Nel periodo che va dal 1925 al 1932, oggetto di questo volume, si assiste alla definitiva mutazione del regime con la definitiva scomparsa delle istituzioni democratiche cui si aggiunge un forte ridimensionamento del ruolo del Partito Fascista e l’accentramento dell’intero potere nelle mani del dittatore.

Sono gli anni del massimo consenso per Mussolini suggellato dal trionfo elettorale del 1929, rafforzato dall’universale apprezzamento del regime da parte dell’intero consesso internazionale, consacrato dal Concordato con la Chiesa Cattolica (“L’uomo della Provvidenza” è l’appellativo riservatogli da Papa Ratti) e glorificato dalle vittorie militari vere e presunte nelle guerre libiche.
Sono anche gli anni che vedono l’affermazione del mito di Mussolini quale padre della Nazione, invincibile guida del popolo, instancabile lavoratore, infaticabile amante, cavallerizzo, nuotatore, contadino, operaio, ma anche uomo di lettere e di intelletto.
Un super-uomo che progressivamente pare distaccarsi dalla frustrante gestione delle beghe quotidiane. Liti interne tra funzionari di partito o tra vertici dell’esercito mossi da meschine ambizioni lo lasciano sempre più indifferente. Persino le tensioni familiari e gli affari donneschi, amori e gelosie, non rivestono più la stessa importanza di un tempo. La missione di cui si sente investito è ben più alta, i suoi orizzonti lontani. C’è da costruire una Nazione fascista, un nuovo popolo fascista che guidi il Paese verso orizzonti di gloria.
E così l’uomo si ritrova solo al comando. In questa solitudine, Scurati intravede un senso di amarezza e di delusione che emerge chiaro nelle ultime pagine del romanzo assieme alla consapevolezza che quel popolo italiano, che egli è chiamato a guidare, appaia più incline a perseguire meschini vantaggi personali piuttosto che i grandi e gloriosi ideali fascisti.
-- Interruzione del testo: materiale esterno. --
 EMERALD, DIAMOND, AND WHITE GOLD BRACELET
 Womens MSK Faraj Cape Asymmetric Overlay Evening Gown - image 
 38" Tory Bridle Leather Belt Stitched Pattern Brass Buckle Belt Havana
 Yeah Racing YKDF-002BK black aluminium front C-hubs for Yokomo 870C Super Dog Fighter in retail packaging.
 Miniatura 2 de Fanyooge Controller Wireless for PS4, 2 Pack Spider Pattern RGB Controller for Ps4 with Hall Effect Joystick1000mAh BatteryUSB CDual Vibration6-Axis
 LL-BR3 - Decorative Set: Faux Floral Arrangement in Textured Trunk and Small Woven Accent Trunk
Mussolini è ovviamente al centro della narrazione, ma le pagine forse più riuscite del romanzo son quelle che tratteggiano i personaggi secondari, comprimari di una incredibile storia di quasi un secolo fa. In queste pagine, le vite parallele che a tratti si intersecano con quelle del protagonista, restituiscono il senso autentico di quel periodo con grande vividezza.
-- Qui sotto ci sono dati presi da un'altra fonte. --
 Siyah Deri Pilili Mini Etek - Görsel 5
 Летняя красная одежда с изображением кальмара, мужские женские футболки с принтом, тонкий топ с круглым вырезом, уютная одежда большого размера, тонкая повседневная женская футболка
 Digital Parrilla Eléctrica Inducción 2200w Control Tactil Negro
L’amara parabola di Margherita Sarfatti, colta e affascinante seduttrice e amante del Duce. E’ lei che dopo aver plasmato il “figlio del fabbro” rendendolo presentabile nei salotti che contano, si ritrova crudelmente scaricata non appena i suoi servigi divengono inutili e la giovinezza svanisce.
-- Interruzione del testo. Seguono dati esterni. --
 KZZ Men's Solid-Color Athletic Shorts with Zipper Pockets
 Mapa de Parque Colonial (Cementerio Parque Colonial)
La triste esistenza di Arnaldo Mussolini, fratello del Duce e fervente cattolico. Un uomo dolorosamente affaticato dal fardello del figlio gravemente malato e che appare figura quasi mite in un contesto di lupi. Forse l’unica persona di cui il Duce si fidasse veramente.
Il tragico destino di Agostino Turati, fedele e capace segretario di partito che per oltre cinque anni si prodiga di ripulire e “normalizzare”. Vittima di una atroce campagna diffamatoria orchestrata dai suoi nemici, Agostino subirà l’onta del disonore implorando inutilmente aiuto agli amici di un tempo.
Su molti altri ancora occorrerebbe soffermarsi: l’irrequieta Edda Ciano-Mussolini, il pusillanime Re Vittorio Emanuele III, il feroce e ingestibile Farinacci, l’ostinato generale Graziani … Ciascuno di essi è parte integrante di questo romanzo corale e la narrazione delle loro storie restituisce il clima di quegli anni.

Infine una menzione a parte merita la descrizione di guerre e battaglie volte a piegare l’irriducibile resistenza libica in Cirenaica e Tripolitania. Il racconto delle estenuanti marce di eserciti cammellati, composti da truppe eterogenee che vagano in sconfinati deserti alla ricerca di un nemico sempre sfuggente, resta impresso nella memoria del lettore. Con esso, resta pure il “J’accuse” per le atrocità commesse dai nostri connazionali: dai bombardamenti con l’iprite, ai campi di concentramento, dalle deportazioni in massa di civili alle esecuzioni sommarie. Per la serie: gli Italiani non sono brava gente.